Tenet has signed contracts with payers covering 60 percent of its hospitals for health insurance exchanges that are scheduled to go on line in 2014 under the ACA. Pricing for those contracts is running at more than 90 percent of typical commercial insurance rates, Fetter said.
Sheryl Skolnick, analyst with CRT Capital Markets, said Tenet’s weaker-than-expected patient volumes mirrored a trend seen at other for-profit hospital operators in the first quarter. But she said Tenet’s cost controls were strong enough to support a first-quarter EBITDA that was in line with analyst expectations.
Total surgeries rose 8.8 percent in the quarter as the company continued to shift to greater outpatient delivery of services, she noted.
“Tenet appears to be maturing into a consistent, well-managed reporter of results that are at or above its peers’ trends,” Skolnick said in a note to clients.
Tenet reported a first-quarter net loss of $88 million, or 85 cents a share, compared with year-earlier net income of $58 million, or 53 cents a share.
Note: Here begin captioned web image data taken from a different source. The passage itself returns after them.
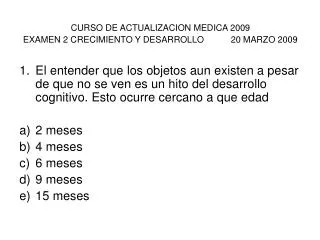 CURSO DE ACTUALIZACION MEDICA 2009 EXAMEN 2 CRECIMIENTO Y DESARROLLO 20 MARZO 2009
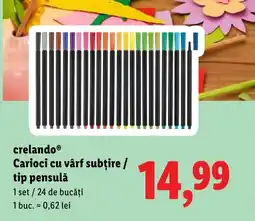 Lidl CrelandoⓇ Carioci cu vârf subţire / tip pensulǎ Ofertă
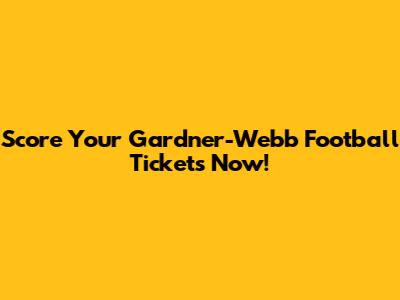 Score Your Gardner-Webb Football Tickets Now!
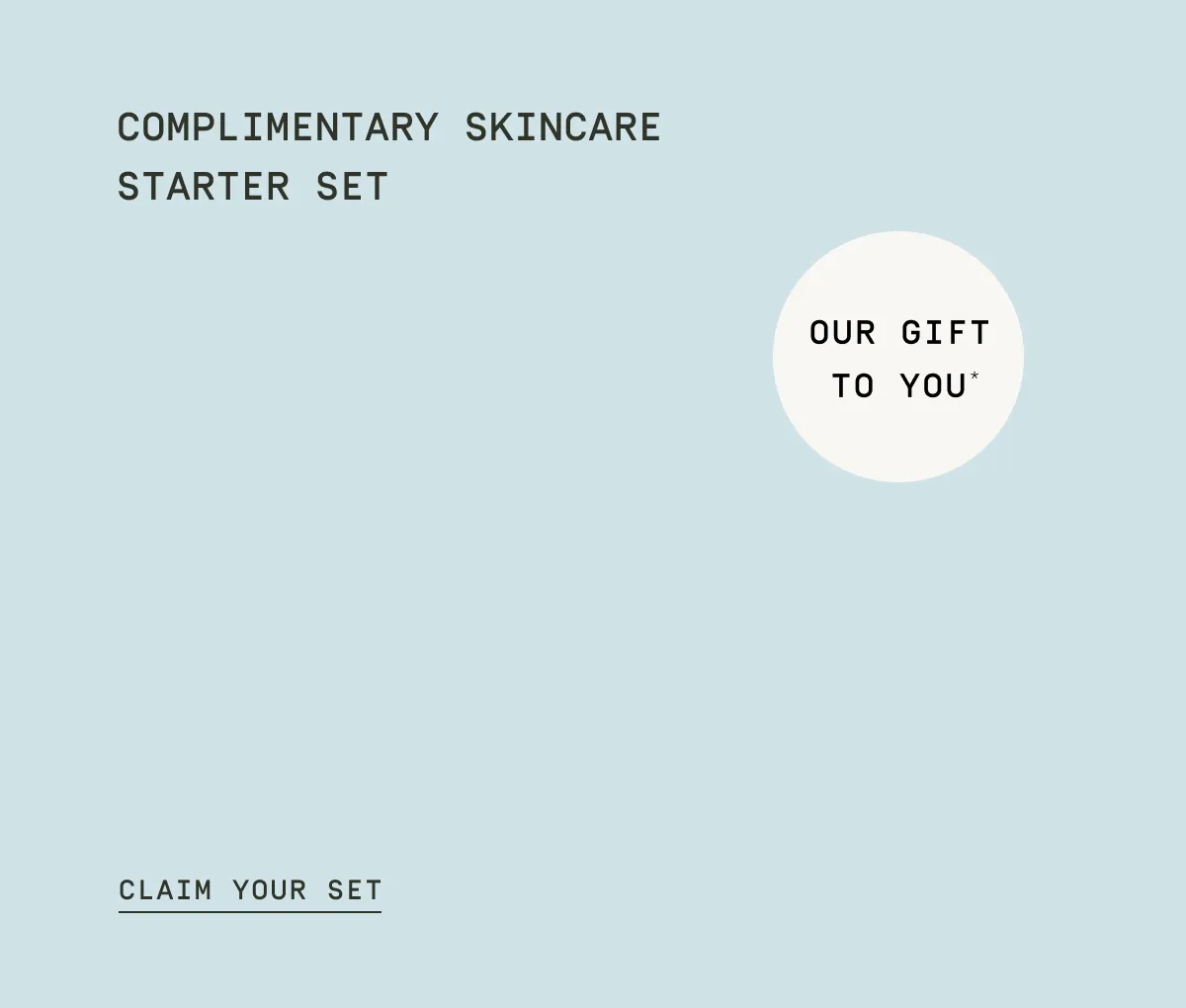 Complimentary Skincare Starter Set | Claim your set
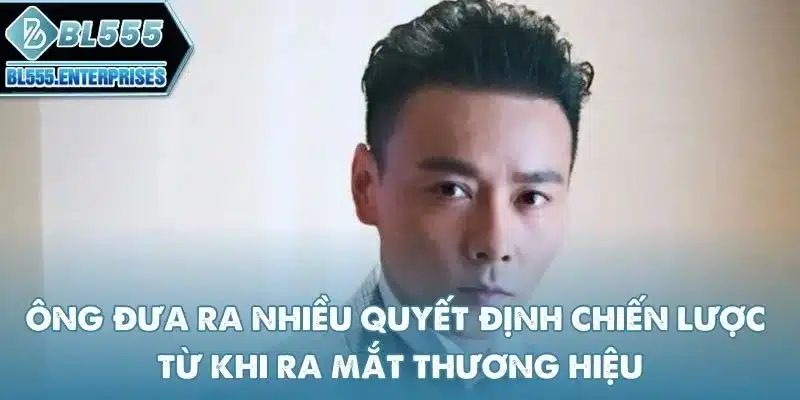 ong-dua-ra-nhieu-quyet-dinh-chien-luoc-tu-khi-ra-mat-thuong-hieu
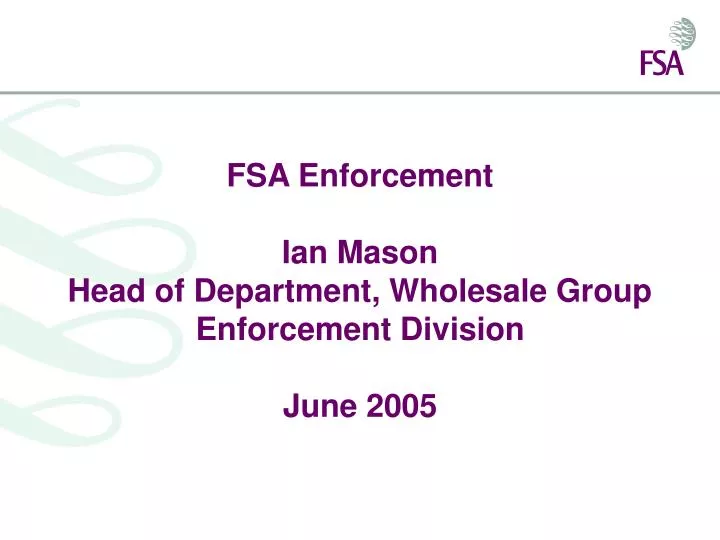 fsa enforcement ian mason head of department wholesale group enforcement division june 2005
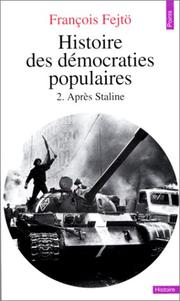 Cover of: Histoire des démocraties populaires, tome 2 by François Fejtö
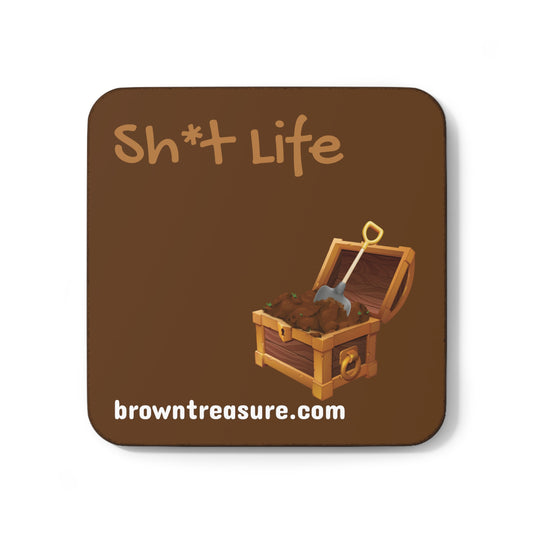 Hardboard Coaster - Sh*t Life
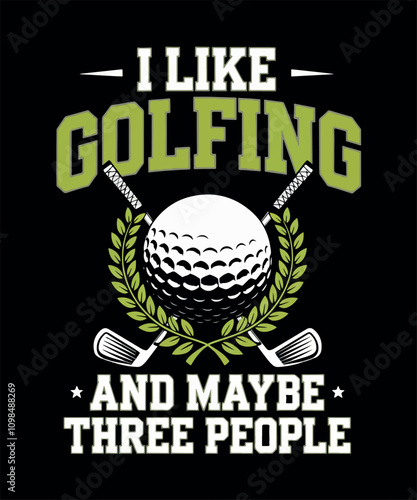 Golfing T-shirt Design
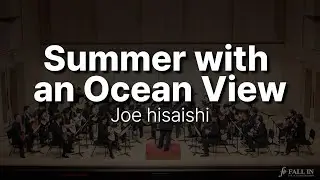 Summer with an Ocean View - Joe Hisaishi [기획 연주회 실황]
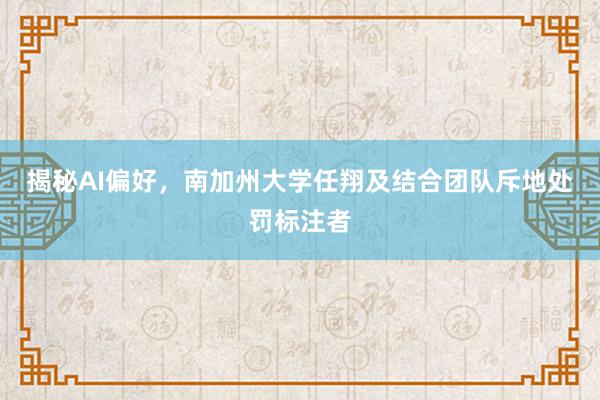 揭秘AI偏好，南加州大学任翔及结合团队斥地处罚标注者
Net operating revenue rose 3.7 percent to $2.39 billion.
Income from continuing operations, excluding restructuring and acquisition-related costs and a loss on early retirement of debt, was $34 million, or 33 cents per share. That is up from $13 million, or 15 cents per share, excluding a Medicare settlement payment and other one-time items, a year earlier.
On that basis, analysts had expected Tenet to report a profit of 30 cents per share, according to Thomson Reuters I/B/E/S.
First-quarter adjusted EBITDA was $274 million, a decrease of $36 million from a year earlier, when the company benefited from a one-time industry-wide Medicare payment settlement. Excluding this item, adjusted EBITDA rose 16.6 percent.
Inpatient admissions fell 4 percent, but the number of people treated on an outpatient basis increased 2.2 percent. The combined figure, called “adjusted admissions,” declined 2.5 percent.
Shares of Dallas-based Tenet rose 2.51 percent to $44.94 in midday trading on the New York Stock Exchange.